Peter also pointed out that there is a much higher level of debt today than there was in 1980 when Paul Volker went to war against inflation with 20% interest rates.

What would happen to the economy given all the debt we have if interest rates even went to 10%? What about 5%? I mean, we couldn’t even handle two-and-a-half percent in 2018. And the economy is in much worse shape now with a lot more debt than it was then.”

Shover said there’s a savings glut. Peter said that’s not the problem. The problem is there’s a debt glut. And he reiterated the key point.

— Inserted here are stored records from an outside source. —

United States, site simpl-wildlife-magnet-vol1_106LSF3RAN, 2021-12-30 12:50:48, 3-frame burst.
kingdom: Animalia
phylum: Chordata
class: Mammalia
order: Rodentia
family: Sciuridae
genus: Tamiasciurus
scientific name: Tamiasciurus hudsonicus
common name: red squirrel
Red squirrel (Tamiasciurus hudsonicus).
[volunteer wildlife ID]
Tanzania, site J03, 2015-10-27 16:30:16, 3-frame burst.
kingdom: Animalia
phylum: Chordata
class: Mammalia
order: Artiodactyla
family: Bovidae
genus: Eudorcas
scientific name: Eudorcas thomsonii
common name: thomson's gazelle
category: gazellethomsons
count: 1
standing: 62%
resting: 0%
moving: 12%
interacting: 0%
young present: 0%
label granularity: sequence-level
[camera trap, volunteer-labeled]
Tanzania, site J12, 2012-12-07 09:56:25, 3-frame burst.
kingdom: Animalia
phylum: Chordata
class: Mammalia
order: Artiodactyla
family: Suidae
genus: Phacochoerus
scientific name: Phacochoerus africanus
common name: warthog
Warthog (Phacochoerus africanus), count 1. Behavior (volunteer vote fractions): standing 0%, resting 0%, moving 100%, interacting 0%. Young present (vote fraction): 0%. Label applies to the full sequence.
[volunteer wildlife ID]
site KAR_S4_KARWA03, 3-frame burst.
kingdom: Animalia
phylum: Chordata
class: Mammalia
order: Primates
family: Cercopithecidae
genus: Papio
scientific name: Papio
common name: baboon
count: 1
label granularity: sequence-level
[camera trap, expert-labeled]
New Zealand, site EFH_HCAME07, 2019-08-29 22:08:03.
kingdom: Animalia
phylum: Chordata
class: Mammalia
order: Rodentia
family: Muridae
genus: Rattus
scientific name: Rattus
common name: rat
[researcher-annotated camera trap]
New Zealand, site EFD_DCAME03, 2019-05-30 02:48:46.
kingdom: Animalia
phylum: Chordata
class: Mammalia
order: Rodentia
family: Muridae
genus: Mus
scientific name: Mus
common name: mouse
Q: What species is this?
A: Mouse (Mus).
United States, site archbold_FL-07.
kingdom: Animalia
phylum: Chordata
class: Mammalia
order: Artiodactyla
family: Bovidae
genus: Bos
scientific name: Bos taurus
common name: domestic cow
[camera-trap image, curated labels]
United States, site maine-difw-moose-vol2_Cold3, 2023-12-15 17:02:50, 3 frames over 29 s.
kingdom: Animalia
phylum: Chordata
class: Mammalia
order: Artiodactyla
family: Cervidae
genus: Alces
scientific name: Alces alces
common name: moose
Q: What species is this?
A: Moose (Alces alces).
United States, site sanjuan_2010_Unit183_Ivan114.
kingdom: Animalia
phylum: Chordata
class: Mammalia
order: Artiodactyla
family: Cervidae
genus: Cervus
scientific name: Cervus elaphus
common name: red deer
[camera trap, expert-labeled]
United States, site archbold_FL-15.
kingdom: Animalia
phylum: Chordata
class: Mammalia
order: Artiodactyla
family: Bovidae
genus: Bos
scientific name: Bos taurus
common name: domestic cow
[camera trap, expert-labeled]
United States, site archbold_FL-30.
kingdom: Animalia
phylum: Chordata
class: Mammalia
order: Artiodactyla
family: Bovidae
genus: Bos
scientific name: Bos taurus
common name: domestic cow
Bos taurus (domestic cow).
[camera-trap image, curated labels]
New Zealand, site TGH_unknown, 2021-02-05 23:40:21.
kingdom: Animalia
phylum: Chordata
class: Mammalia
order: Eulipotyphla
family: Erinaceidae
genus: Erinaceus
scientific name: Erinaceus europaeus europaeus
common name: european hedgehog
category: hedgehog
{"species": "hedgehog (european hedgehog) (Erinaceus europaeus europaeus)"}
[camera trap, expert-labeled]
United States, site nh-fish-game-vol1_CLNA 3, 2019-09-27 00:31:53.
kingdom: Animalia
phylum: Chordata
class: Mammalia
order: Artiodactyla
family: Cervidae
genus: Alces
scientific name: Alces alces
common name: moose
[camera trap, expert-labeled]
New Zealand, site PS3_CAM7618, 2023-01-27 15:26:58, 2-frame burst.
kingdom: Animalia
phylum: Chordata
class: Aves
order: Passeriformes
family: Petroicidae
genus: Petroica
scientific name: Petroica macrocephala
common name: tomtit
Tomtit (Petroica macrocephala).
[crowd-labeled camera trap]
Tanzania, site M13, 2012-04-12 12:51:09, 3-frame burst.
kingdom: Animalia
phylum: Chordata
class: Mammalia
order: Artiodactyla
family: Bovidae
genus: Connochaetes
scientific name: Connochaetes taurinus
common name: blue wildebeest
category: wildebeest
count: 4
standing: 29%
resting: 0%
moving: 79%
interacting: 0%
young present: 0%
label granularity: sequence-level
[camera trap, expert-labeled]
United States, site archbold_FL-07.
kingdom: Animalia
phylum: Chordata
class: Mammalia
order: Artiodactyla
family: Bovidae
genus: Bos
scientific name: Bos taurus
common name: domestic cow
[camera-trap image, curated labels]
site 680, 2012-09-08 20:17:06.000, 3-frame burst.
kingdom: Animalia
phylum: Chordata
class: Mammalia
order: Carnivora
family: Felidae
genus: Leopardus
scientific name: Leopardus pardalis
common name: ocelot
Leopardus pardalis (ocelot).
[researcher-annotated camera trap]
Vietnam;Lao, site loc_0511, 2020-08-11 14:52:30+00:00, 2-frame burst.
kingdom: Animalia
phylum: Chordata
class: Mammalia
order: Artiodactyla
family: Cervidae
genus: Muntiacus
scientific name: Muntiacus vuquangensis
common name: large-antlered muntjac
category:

There is no way you can fight historically high inflation with 1% interest rates. One percent interest was the rate Alan Greenspan slashed rates to in 2002 to stimulate the economy after the stock market bubble popped and we had that recession. You can’t fight inflation with stimulative monetary policy. You need restrictive monetary policy. And no one is even talking about making money tight. All they’re doing is talking about making it less loose. And you can’t fight inflation with loose money.”